Conversão de cereais para produção de gado põe em risco a viabilidade de ave prioritária em Portugal
Um novo estudo liderado por investigadores do Centro de Investigação em Biodiversidade e Recursos Genéticos (BIOPOLIS-CIBIO) da Universidade do Porto, e em colaboração com a Palombar e com o Concelho Superior de Investigações Científicas (CSIC) de Espanha, evidencia ligação entre o rápido declínio da águia-caçadeira (Circus pygargus) e as transformações a grande escala da paisagem agrícola portuguesa dos últimos 30 anos. A revelação foi esta semana feita num artigo publicado na revista científica Conservation Science and Practice.

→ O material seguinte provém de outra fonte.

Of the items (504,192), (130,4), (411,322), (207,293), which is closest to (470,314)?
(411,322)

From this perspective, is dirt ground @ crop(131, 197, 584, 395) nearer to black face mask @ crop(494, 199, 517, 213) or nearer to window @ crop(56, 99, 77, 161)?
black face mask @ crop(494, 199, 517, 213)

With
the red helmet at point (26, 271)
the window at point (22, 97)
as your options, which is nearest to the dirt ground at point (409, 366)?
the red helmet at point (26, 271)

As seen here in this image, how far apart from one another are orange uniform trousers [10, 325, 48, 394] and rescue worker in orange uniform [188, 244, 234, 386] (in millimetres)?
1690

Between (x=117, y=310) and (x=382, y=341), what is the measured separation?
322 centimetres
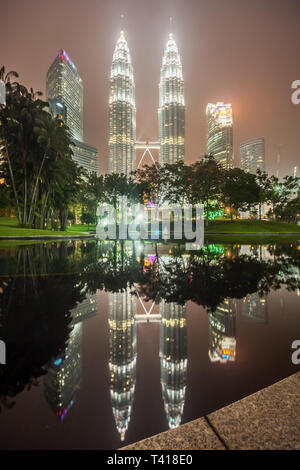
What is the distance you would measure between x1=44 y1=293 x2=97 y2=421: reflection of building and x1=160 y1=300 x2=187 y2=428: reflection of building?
798mm

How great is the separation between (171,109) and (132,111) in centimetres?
2830

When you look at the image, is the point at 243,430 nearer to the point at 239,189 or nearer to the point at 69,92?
the point at 239,189

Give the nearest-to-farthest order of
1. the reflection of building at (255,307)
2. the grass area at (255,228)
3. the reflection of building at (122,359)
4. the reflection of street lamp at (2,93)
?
the reflection of building at (122,359) < the reflection of building at (255,307) < the reflection of street lamp at (2,93) < the grass area at (255,228)

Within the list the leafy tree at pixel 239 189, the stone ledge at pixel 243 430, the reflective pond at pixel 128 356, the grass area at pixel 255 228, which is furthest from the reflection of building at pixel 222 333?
the leafy tree at pixel 239 189

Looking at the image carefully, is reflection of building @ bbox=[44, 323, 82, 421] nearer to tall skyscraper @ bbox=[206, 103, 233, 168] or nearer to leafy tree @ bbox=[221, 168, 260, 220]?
leafy tree @ bbox=[221, 168, 260, 220]

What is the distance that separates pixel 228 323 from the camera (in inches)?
141

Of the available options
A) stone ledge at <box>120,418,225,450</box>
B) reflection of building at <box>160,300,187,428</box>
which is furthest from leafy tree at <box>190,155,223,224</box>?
stone ledge at <box>120,418,225,450</box>

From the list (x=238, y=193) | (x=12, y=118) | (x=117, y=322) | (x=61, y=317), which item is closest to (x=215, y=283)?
(x=117, y=322)

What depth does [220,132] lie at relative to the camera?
166m

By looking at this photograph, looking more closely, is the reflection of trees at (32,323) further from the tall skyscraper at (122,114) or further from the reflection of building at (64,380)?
the tall skyscraper at (122,114)

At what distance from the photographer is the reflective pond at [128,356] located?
5.53ft

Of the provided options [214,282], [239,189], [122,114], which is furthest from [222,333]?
[122,114]

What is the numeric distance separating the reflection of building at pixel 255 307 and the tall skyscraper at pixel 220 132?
509 feet
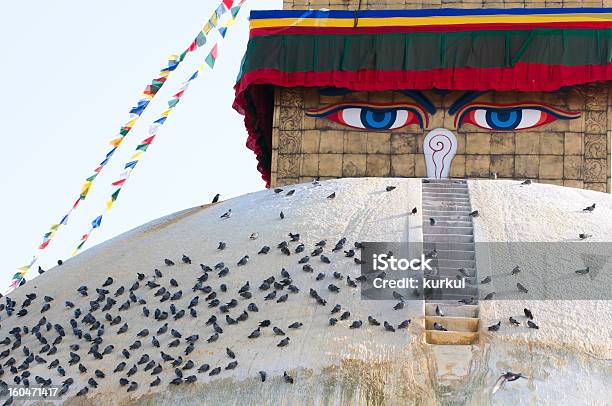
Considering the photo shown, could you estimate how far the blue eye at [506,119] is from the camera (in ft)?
54.0

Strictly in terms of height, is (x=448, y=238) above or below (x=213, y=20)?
below

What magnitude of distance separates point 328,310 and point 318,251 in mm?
969

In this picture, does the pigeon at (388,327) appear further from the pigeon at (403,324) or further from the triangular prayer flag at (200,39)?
the triangular prayer flag at (200,39)

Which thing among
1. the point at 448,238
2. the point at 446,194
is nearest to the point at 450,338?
the point at 448,238

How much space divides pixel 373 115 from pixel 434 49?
116cm

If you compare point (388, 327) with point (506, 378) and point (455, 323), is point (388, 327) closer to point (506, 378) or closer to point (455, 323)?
point (455, 323)

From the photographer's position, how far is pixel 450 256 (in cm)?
1202

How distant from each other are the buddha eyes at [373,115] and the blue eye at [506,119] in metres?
0.88

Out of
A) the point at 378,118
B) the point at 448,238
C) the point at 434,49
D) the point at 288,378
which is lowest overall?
the point at 288,378

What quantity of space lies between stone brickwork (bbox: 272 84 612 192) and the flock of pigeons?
12.6ft

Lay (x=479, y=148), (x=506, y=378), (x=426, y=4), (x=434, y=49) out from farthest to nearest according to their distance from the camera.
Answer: (x=426, y=4) < (x=479, y=148) < (x=434, y=49) < (x=506, y=378)

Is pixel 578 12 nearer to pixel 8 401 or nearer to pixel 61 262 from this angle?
pixel 61 262

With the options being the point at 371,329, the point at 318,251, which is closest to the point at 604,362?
the point at 371,329

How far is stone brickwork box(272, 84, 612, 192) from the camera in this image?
16281mm
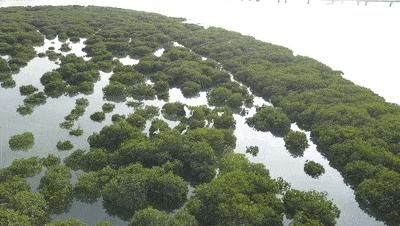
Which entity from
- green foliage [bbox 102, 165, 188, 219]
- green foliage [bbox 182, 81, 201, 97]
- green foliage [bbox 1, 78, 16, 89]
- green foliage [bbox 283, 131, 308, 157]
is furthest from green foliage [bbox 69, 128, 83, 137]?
green foliage [bbox 283, 131, 308, 157]

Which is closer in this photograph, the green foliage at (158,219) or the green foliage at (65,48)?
the green foliage at (158,219)

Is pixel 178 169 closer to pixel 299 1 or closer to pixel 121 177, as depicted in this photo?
pixel 121 177

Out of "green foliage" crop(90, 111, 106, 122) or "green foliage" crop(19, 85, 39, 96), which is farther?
"green foliage" crop(19, 85, 39, 96)

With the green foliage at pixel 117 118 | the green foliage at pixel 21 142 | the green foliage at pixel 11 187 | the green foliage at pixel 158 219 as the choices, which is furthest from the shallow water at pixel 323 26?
the green foliage at pixel 11 187

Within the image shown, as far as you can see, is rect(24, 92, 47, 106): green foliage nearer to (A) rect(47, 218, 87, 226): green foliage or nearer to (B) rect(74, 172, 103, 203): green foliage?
(B) rect(74, 172, 103, 203): green foliage

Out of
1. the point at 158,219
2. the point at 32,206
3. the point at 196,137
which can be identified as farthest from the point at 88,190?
the point at 196,137

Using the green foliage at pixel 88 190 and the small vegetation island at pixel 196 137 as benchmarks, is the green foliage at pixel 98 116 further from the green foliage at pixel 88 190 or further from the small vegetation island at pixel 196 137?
the green foliage at pixel 88 190

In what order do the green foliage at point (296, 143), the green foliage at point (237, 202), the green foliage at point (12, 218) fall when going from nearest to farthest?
the green foliage at point (12, 218)
the green foliage at point (237, 202)
the green foliage at point (296, 143)
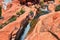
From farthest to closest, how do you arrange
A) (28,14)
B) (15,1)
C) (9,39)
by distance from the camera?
(15,1)
(28,14)
(9,39)

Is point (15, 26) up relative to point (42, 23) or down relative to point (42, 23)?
down

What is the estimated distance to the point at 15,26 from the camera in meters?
19.0

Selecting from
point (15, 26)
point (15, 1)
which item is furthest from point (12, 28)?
point (15, 1)

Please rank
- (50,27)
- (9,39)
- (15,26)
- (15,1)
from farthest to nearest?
(15,1)
(15,26)
(9,39)
(50,27)

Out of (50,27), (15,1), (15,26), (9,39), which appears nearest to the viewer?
(50,27)

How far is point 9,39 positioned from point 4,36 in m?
0.51

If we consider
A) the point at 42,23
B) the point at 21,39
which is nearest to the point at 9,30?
the point at 21,39

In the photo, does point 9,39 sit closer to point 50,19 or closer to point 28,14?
point 50,19

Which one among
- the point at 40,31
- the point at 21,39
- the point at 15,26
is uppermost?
the point at 40,31

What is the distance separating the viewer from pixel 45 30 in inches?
555

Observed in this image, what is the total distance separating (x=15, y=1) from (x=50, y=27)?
23680mm

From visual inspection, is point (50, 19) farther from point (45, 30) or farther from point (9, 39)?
point (9, 39)

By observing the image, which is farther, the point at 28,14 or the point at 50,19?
the point at 28,14

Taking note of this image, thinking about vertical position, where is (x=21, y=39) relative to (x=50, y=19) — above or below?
below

A águia-caçadeira, ou tartaranhão-caçador, é uma espécie diferente da maioria das águias, uma vez que nidifica no solo. Na Europa, está fortemente associada a habitats agrícolas, onde grande parte da população depende agora de culturas de cereal para fazer o ninho. Em Portugal, o censo mais recente da espécie, realizado em 2022-2023, aponta para um declínio de quase 80% em 20 anos.
Através de dados do Instituto Nacional de Estatística, que descrevem as principais alterações no uso do solo agrícola entre 1989 e 2019, foi possível identificar e quantificar o quase total abandono de produção de cereal, agora em históricos mínimos, para a produção de gado bovino.
“O impacto da expansão da produção bovina em Portugal já tinha sido demonstrado, nomeadamente no último censo do sisão, mas ainda não tínhamos analisado a questão à escala de todo o território continental” – refere João Paulo Silva, investigador do BIOPOLIS-CIBIO e coordenador do estudo.
“A especialização e homogeneização da paisagem para pastagens permanentes retira a ccomplexidade da vegetação de que muitas aves agrícolas dependem. Além disso, estas pastagens permanentes têm sido intensificadas, levando a uma degradação do habitat, com uma
cobertura da vegetação muito reduzida”, acrescenta o investigador.
O aumento da carga ganadeira levou também ao aumento da produção de culturas forrageiras, que agora representam mais de metade das terras aráveis do território continental. À falta de habitat adequado, as espécies são empurradas para estas culturas, e caem numa armadilha ecológica.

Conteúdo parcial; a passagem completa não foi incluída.